Delaware County, Pennsylvania's Internet Crimes Against Children Task Force has received a $600,000 federal grant, with U.S. Attorney Patrick Meehan saying the unit distinguished itself across the United States since its creation in 2000.
This award, added to another grant from the U.S. Justice Appropriations Acts, makes for $1.4 million in federal money given to the task force.
"Children are unquestionably the most vulnerable people," Meehan told a press conference announcing the new grant. "They can easily be accessed by someone who can pretend to be somebody else." Meehan himself had been Delaware County's district attorney when the task force got its first federal grant, at its founding at the end of 1999.

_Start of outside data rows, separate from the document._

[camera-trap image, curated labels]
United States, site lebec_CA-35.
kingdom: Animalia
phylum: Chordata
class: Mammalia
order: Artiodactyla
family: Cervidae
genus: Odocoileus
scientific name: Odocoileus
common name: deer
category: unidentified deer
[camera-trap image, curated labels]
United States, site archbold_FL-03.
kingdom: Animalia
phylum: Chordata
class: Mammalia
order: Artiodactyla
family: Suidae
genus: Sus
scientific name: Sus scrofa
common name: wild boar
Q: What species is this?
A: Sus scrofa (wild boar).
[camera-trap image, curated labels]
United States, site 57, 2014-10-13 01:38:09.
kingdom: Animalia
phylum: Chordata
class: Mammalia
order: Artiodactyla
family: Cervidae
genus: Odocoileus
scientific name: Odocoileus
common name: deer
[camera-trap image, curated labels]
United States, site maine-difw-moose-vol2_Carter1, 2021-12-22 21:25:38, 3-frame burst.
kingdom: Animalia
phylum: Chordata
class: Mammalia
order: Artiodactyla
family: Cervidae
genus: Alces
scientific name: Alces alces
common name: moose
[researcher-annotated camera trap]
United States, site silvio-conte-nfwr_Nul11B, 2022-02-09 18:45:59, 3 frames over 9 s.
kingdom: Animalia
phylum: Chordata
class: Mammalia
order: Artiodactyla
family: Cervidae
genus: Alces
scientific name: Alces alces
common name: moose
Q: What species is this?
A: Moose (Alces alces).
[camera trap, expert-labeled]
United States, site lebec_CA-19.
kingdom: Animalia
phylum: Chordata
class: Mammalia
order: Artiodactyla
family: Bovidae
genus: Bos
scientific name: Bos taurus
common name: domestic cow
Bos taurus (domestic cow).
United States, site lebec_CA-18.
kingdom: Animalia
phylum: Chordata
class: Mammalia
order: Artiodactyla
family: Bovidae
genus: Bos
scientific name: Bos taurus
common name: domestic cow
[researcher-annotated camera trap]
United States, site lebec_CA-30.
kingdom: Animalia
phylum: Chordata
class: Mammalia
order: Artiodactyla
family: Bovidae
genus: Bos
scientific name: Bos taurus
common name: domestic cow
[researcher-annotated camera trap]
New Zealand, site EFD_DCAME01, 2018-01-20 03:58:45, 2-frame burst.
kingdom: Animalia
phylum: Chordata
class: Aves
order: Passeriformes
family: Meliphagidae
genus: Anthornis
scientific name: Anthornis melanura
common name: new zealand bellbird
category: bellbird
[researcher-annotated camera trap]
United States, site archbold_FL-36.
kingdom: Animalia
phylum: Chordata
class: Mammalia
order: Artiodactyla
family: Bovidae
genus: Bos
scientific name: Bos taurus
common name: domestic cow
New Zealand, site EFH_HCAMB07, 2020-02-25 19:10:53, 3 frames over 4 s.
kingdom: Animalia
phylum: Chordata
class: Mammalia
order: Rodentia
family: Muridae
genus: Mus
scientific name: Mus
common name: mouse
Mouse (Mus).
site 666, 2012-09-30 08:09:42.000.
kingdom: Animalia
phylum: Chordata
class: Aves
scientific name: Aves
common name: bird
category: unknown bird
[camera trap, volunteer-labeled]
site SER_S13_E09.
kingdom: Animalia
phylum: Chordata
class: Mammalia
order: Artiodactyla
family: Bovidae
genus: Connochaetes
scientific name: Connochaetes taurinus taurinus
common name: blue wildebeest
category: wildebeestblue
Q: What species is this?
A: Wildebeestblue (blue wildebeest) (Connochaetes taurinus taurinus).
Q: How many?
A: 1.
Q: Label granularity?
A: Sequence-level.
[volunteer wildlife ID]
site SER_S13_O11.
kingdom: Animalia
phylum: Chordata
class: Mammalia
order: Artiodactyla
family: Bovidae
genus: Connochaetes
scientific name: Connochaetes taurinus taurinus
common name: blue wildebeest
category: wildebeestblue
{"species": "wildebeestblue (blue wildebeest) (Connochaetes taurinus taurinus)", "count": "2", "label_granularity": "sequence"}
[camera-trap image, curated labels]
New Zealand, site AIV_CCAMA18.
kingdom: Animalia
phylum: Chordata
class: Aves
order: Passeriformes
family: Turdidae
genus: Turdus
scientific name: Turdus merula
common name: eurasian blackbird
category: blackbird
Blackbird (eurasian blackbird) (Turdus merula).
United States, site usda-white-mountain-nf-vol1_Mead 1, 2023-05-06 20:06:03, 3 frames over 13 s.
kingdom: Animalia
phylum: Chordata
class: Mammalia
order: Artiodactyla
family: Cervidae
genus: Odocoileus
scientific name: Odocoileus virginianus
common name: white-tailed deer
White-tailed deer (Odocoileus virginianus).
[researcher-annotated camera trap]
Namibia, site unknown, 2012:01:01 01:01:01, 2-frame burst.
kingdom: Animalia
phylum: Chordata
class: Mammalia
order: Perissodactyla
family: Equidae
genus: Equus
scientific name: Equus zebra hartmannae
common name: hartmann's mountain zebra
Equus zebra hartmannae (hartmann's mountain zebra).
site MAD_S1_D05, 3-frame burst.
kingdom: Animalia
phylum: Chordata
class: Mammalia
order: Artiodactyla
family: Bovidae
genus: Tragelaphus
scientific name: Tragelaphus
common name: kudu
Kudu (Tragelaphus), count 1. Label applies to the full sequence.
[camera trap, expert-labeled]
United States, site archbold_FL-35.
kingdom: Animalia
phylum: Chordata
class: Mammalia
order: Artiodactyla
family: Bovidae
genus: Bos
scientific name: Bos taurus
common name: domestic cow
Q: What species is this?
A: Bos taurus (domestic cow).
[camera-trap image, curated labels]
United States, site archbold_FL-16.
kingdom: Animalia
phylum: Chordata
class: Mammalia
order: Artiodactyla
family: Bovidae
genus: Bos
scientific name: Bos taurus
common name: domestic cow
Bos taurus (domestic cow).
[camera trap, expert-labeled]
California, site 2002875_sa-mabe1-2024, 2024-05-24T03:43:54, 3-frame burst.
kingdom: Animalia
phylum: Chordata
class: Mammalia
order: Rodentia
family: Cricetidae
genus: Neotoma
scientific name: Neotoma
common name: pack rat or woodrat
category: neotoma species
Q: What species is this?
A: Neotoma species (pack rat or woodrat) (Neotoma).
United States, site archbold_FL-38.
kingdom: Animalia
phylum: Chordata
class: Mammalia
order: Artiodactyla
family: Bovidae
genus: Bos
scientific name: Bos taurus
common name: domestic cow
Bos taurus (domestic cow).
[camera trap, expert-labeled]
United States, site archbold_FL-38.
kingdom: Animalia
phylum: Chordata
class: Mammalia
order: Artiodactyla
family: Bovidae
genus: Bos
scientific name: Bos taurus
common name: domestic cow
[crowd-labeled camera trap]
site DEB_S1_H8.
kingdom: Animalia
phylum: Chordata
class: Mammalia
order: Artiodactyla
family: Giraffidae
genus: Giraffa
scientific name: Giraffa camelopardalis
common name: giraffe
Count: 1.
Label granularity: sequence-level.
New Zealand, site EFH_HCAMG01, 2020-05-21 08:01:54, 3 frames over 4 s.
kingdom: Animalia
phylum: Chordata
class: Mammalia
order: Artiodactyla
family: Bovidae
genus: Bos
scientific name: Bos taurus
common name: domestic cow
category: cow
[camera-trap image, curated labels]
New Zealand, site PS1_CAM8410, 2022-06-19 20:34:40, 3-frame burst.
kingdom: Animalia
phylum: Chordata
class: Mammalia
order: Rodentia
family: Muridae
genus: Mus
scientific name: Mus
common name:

Indeed, the night before the new federal grant was announced, the task force was living up to its reputation, provoking the arrest of a 74-year-old man for trying to make a date online for oral sex with an underage Netizen, according to published reports.
Task force member Michele Deery got two complaints about Robert Lee Leavitt, the second of which came in May, when he used the same screen name, described himself as a "discreet bisexual guy," and offered to meet his would-be partner at a railroad station in Radnor, after which Deery traced the screen name last week to an account Leavitt paid, the reports said. Then, with Leavitt believing he was going to meet a 16-year-old boy, he met Deery and another investigator and was hit with attempted prostitution charges among others.
Leavitt had already served two years' probation over a 2001 arrest and guilty plea to corruption of minors and unlawful contact, and he had been required to register as a sex offender with Pennsylvania state police as a result, the reports said. He is free on bond with a preliminary hearing set for June 15.